Updated by WGH WGH over 8 years ago
I'm not quite sure it's applicable to loopback device.
Updated by Eric Leblond over 8 years ago
What is your kernel version ? If >= 4.2 can you try with an older kernel ?
Updated by WGH WGH over 8 years ago
Yes, my kernel is 4.6.2.
I've just tried 3.13.0-32, and have been unable to reproduce it so far. Fascinating :)

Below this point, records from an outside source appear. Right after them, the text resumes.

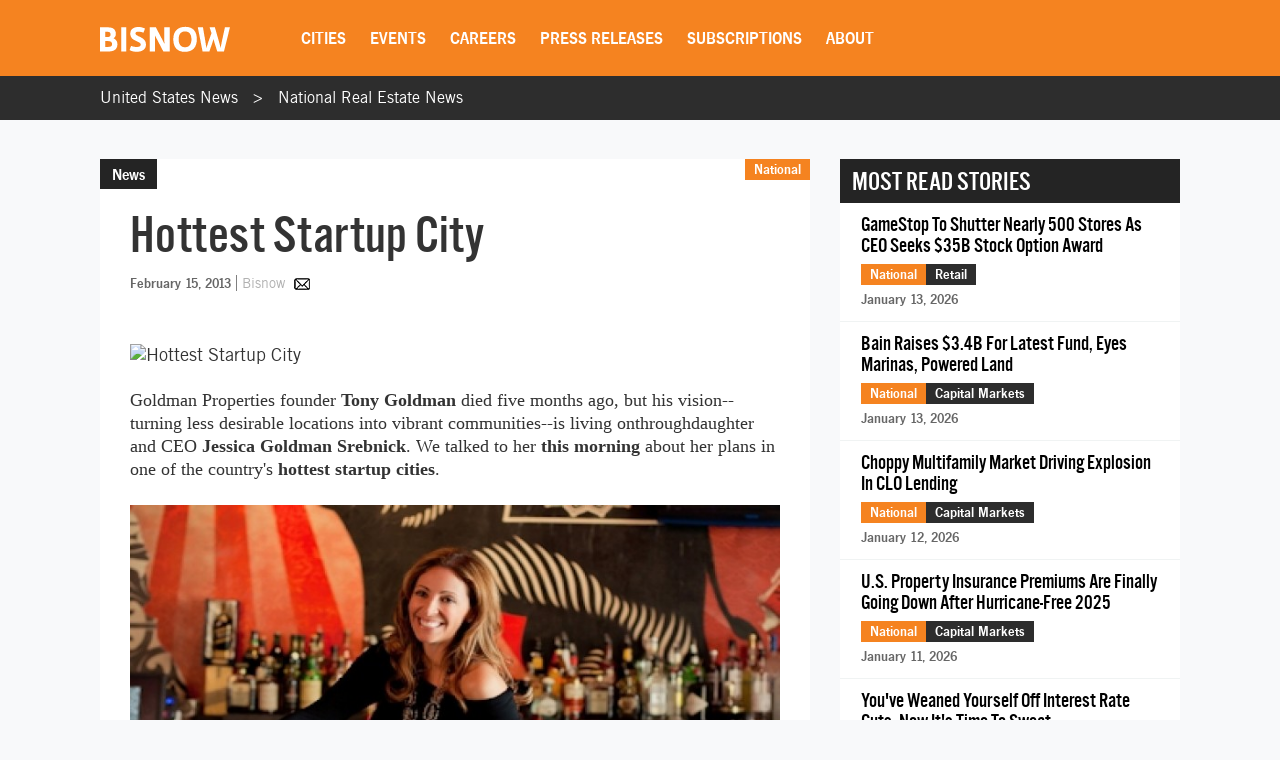

--- FILE ---
content_type: text/html; charset=utf-8
request_url: https://www.google.com/recaptcha/api2/aframe
body_size: 269
content:
<!DOCTYPE HTML><html><head><meta http-equiv="content-type" content="text/html; charset=UTF-8"></head><body><script nonce="IPXyl7XTFzHBCPWPAyl_Mw">/** Anti-fraud and anti-abuse applications only. See google.com/recaptcha */ try{var clients={'sodar':'https://pagead2.googlesyndication.com/pagead/sodar?'};window.addEventListener("message",function(a){try{if(a.source===window.parent){var b=JSON.parse(a.data);var c=clients[b['id']];if(c){var d=document.createElement('img');d.src=c+b['params']+'&rc='+(localStorage.getItem("rc::a")?sessionStorage.getItem("rc::b"):"");window.document.body.appendChild(d);sessionStorage.setItem("rc::e",parseInt(sessionStorage.getItem("rc::e")||0)+1);localStorage.setItem("rc::h",'1768445808715');}}}catch(b){}});window.parent.postMessage("_grecaptcha_ready", "*");}catch(b){}</script></body></html>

Updated by Eric Leblond over 8 years ago
Ok, as I was supposing, your test trigger the "flow hash not more symmetric" issue appeared in 4.2 (see #1777). We are currently discussing with Linux network developer and it should be fixed in upcoming version. Backport to stable is not yet discussed but we will raise the issue. On suricata side, I'm currently working on workaround but I fear this should not be available before 3.2 release.
Updated by Andreas Herz over 8 years ago
- Assignee set to Eric Leblond
- Target version set to TBD
Updated by Victor Julien over 8 years ago
Can you retest after applying the suggestions from Packet_Capture?
Updated by WGH WGH over 8 years ago
I'm now on Linux 4.7.1, and it seems that the problem is gone.
As of other suggestions, again, I don't know how to apply them to loopback device.
Updated by Victor Julien over 8 years ago
- Status changed from New to Closed
- Target version deleted (
TBD)
Loopback probably doesn't use RSS anyway. Thanks for testing!